# NPID
## Unsupervised Feature Learning via Non-Parametric Instance Discrimination
Neural net classifiers trained on data with annotated class labels can also capture apparent visual similarity among categories without being directed to do so. We study whether this observation can be extended beyond the conventional domain of supervised learning: Can we learn a good feature representation that captures apparent similar- ity among instances, instead of classes, by merely asking the feature to be discriminative of individual instances?
We formulate this intuition as a non-parametric classification problem at the instance-level, and use noise-contrastive estimation to tackle the computational challenges imposed by the large number of instance classes. Our experimental results demonstrate that, under unsupervised learning settings, our method surpasses the state-of-the-art on ImageNet classification by a large margin.
Our method is also remarkable for consistently improving test performance with more training data and better network architectures. By fine-tuning the learned feature, we further obtain competitive results for semi-supervised learning and object detection tasks. Our non-parametric model is highly compact: With 128 features per image, our method requires only 600MB storage for a million images, enabling fast nearest neighbour retrieval at the run time.
## Citation
```bibtex
@inproceedings{wu2018unsupervised,
title={Unsupervised feature learning via non-parametric instance discrimination},
author={Wu, Zhirong and Xiong, Yuanjun and Yu, Stella X and Lin, Dahua},
booktitle={CVPR},
year={2018}
}
```
## Models and Benchmarks
[Back to model_zoo.md](../../../docs/model_zoo.md)
In this page, we provide benchmarks as much as possible to evaluate our pre-trained models. If not mentioned, all models were trained on ImageNet1k dataset.
### VOC SVM / Low-shot SVM
The **Best Layer** indicates that the best results are obtained from which layers feature map. For example, if the **Best Layer** is **feature3**, its best result is obtained from the second stage of ResNet (1 for stem layer, 2-5 for 4 stage layers).
Besides, k=1 to 96 indicates the hyper-parameter of Low-shot SVM.
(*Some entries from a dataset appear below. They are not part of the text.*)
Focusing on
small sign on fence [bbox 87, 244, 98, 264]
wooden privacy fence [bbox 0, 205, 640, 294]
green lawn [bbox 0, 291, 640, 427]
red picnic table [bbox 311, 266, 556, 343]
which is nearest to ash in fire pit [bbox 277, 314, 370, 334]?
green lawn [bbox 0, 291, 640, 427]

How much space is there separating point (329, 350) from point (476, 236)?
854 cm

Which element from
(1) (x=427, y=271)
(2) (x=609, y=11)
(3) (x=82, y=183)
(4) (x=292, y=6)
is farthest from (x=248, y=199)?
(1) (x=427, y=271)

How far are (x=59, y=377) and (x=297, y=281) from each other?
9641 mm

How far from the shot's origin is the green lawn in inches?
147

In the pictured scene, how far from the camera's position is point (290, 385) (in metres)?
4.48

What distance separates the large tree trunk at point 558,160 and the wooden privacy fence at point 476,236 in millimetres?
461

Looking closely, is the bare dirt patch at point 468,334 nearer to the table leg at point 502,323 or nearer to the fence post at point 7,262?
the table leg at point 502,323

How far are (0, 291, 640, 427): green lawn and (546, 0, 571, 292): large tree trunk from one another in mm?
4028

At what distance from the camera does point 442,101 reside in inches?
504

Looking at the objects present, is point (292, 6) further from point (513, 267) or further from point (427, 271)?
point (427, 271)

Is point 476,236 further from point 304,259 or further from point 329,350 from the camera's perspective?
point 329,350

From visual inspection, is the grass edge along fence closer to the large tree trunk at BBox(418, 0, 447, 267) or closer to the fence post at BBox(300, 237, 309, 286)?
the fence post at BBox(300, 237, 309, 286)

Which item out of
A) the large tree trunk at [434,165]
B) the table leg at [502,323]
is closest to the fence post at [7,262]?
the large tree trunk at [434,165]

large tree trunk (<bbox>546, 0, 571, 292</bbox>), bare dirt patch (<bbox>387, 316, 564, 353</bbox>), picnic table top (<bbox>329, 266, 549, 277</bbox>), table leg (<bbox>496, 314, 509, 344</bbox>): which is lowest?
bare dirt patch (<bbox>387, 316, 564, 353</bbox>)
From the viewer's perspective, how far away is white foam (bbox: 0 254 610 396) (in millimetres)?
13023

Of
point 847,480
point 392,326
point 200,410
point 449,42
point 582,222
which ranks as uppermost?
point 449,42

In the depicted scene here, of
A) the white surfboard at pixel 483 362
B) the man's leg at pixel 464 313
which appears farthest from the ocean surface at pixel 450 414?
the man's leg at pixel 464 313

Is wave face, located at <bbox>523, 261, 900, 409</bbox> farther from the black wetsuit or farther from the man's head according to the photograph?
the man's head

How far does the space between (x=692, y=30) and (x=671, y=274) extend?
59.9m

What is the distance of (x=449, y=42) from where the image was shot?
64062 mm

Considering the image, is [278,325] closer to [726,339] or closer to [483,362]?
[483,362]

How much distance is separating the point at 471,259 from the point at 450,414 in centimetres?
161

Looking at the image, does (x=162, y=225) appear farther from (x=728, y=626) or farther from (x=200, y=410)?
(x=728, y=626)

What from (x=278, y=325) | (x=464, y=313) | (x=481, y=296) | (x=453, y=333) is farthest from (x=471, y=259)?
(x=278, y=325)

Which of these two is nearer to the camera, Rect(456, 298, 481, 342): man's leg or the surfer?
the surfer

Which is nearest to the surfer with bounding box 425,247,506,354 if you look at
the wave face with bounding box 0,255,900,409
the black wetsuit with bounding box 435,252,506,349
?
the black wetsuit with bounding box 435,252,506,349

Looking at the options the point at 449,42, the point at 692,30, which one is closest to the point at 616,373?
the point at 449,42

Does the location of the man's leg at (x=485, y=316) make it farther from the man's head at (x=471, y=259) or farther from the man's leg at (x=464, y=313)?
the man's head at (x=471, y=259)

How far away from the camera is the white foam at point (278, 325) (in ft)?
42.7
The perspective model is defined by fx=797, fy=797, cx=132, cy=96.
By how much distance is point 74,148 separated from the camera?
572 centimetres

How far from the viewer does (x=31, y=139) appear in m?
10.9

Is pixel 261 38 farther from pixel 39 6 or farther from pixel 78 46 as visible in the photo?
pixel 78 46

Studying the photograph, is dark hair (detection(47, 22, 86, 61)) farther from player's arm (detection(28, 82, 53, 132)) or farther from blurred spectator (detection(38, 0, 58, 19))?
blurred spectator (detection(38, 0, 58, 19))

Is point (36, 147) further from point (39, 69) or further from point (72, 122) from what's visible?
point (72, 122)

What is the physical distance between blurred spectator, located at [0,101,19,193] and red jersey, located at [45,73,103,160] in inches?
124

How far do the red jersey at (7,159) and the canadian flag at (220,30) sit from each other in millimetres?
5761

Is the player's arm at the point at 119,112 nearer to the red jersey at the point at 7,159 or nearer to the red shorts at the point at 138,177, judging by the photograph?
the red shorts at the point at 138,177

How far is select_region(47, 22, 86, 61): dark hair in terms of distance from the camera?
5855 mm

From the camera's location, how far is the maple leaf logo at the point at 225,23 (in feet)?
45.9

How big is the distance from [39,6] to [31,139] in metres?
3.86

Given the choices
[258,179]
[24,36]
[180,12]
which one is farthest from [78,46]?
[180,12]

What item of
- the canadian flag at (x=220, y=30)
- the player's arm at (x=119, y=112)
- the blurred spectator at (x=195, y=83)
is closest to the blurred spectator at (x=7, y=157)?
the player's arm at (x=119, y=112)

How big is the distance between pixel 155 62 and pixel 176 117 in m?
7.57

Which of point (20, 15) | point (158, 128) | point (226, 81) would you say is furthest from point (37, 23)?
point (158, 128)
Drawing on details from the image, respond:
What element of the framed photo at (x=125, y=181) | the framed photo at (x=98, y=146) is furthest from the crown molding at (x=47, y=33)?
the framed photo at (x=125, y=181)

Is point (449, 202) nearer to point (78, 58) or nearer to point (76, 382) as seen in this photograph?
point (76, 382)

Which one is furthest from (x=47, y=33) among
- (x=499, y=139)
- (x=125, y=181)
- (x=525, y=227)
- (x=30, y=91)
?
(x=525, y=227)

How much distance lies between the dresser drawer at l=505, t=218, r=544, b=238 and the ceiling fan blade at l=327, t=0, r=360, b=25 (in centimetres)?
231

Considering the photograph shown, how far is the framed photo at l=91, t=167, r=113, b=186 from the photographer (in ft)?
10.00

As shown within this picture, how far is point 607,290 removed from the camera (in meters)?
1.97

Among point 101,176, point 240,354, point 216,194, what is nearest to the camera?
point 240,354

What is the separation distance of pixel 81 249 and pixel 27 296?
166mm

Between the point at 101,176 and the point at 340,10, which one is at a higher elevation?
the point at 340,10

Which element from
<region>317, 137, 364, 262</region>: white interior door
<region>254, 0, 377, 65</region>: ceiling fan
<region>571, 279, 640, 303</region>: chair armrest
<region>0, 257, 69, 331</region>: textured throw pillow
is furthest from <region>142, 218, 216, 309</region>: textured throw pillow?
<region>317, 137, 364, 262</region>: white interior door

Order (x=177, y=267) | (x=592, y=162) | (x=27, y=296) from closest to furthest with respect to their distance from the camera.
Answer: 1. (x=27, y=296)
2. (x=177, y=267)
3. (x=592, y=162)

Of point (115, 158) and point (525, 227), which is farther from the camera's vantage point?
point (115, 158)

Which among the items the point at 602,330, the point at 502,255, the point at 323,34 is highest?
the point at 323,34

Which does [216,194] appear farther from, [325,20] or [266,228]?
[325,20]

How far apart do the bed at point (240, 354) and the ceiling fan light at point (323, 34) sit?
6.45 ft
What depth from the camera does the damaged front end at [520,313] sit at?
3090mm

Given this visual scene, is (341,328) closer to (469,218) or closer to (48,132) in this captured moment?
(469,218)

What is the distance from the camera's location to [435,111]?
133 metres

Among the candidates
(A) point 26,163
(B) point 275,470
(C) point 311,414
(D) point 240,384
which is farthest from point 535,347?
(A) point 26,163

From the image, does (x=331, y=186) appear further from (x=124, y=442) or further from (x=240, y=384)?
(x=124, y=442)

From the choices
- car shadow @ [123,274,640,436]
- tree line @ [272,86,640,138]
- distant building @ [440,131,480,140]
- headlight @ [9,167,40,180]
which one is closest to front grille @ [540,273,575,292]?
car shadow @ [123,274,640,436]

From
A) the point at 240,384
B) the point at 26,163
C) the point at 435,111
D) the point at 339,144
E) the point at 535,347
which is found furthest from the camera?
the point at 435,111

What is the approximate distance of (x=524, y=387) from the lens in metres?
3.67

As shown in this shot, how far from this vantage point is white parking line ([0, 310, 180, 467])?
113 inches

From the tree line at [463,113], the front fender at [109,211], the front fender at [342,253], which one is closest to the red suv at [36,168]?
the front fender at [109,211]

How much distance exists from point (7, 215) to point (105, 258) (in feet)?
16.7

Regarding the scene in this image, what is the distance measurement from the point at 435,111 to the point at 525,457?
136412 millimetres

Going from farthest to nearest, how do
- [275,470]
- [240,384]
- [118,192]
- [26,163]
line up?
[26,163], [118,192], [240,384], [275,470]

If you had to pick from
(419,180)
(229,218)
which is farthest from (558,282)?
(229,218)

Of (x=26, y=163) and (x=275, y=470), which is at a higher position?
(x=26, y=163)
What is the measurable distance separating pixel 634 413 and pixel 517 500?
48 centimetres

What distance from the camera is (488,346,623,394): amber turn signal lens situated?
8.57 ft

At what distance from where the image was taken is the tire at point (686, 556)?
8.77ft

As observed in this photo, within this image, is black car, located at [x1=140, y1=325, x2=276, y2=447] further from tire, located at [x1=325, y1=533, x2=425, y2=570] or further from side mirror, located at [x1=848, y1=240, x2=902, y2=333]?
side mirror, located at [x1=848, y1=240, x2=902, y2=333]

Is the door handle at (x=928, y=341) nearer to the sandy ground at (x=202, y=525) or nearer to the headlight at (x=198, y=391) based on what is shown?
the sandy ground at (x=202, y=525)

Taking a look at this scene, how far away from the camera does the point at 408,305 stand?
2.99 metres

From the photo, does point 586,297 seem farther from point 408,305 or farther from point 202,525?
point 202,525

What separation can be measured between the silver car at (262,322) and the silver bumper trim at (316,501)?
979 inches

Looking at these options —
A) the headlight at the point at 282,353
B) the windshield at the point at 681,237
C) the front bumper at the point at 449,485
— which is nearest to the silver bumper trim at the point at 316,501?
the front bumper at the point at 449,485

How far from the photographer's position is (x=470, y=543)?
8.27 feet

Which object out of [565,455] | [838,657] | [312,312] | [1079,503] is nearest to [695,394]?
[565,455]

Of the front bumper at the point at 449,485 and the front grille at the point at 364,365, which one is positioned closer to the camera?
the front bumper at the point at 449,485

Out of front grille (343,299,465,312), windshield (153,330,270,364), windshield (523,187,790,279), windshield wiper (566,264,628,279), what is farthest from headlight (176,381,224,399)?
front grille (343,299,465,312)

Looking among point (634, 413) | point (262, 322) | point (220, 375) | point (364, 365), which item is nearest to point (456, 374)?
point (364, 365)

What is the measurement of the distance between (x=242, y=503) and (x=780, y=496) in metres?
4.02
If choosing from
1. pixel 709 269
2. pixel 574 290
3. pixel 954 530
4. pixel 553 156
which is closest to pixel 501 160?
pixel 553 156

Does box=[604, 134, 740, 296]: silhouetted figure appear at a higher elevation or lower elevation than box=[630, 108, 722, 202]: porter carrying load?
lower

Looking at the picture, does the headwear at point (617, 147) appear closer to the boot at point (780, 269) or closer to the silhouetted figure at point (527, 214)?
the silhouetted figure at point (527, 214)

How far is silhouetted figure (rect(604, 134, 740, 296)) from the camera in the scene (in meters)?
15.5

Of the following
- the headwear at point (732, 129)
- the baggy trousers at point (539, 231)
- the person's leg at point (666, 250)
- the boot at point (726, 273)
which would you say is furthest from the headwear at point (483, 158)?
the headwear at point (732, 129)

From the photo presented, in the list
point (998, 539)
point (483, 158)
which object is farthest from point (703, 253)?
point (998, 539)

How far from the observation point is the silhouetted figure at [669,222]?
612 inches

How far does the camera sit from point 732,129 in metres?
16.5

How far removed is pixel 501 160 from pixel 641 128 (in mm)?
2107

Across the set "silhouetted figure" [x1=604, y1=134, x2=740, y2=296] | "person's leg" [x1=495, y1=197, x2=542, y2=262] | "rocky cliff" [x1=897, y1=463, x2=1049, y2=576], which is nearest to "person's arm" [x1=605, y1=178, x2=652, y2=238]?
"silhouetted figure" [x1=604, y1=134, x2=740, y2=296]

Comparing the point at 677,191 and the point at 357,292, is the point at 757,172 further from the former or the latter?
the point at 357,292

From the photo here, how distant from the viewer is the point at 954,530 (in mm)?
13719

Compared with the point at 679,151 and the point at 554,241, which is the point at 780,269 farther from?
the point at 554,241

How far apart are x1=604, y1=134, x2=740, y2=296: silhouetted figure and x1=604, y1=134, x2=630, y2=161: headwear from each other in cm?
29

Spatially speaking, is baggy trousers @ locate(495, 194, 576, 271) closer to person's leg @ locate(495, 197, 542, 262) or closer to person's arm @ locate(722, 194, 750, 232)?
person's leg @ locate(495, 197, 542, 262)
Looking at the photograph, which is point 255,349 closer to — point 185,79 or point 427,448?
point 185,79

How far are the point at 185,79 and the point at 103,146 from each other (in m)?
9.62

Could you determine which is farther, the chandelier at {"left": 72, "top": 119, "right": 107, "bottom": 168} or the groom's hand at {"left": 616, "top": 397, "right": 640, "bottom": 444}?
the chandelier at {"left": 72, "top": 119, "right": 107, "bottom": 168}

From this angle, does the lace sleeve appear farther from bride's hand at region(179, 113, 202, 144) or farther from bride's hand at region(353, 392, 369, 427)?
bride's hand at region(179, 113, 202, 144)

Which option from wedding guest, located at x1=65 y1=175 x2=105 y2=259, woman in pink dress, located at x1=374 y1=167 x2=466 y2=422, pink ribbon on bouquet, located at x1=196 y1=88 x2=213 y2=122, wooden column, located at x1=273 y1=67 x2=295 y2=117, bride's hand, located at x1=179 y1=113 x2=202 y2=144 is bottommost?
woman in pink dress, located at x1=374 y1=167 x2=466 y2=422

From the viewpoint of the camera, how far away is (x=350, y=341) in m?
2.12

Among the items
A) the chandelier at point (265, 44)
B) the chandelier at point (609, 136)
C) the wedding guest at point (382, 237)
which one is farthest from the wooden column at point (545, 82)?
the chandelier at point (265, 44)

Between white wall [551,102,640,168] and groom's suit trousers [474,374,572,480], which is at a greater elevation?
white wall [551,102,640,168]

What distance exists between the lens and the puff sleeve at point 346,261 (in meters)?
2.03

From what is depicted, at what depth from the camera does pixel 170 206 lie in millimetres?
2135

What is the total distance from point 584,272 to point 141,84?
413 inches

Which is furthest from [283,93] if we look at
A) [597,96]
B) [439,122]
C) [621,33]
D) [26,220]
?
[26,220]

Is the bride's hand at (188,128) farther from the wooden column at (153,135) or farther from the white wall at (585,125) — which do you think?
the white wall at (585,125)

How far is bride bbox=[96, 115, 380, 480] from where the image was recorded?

| Model | Config | Best Layer | SVM | k=1 | k=2 | k=4 | k=8 | k=16 | k=32 | k=64 | k=96 |
| --------- | --------------------------------------------------------------------- | ---------- | --- | --- | --- | --- | --- | ---- | ---- | ---- | ---- |
| [model]() | [resnet50_8xb32-steplr-200e](npid_resnet50_8xb32-steplr-200e_in1k.py) | | | | | | | | | | |
### ImageNet Linear Evaluation
The **Feature1 - Feature5** don't have the GlobalAveragePooling, the feature map is pooled to the specific dimensions and then follows a Linear layer to do the classification. Please refer to [resnet50_mhead_8xb32-steplr-90e.py](../../benchmarks/classification/imagenet/resnet50_mhead_8xb32-steplr-90e_in1k.py) for details of config.
The **AvgPool** result is obtained from Linear Evaluation with GlobalAveragePooling. Please refer to [file name]() for details of config.
| Model | Config | Feature1 | Feature2 | Feature3 | Feature4 | Feature5 | AvgPool |
| --------- | --------------------------------------------------------------------- | -------- | -------- | -------- | -------- | -------- | ------- |
| [model]() | [resnet50_8xb32-steplr-200e](npid_resnet50_8xb32-steplr-200e_in1k.py) | | | | | | |
### iNaturalist2018 Linear Evaluation
Please refer to [resnet50_mhead_8xb32-steplr-84e_inat18.py](../../benchmarks/classification/inaturalist2018/resnet50_mhead_8xb32-steplr-84e_inat18.py) and [file name]() for details of config.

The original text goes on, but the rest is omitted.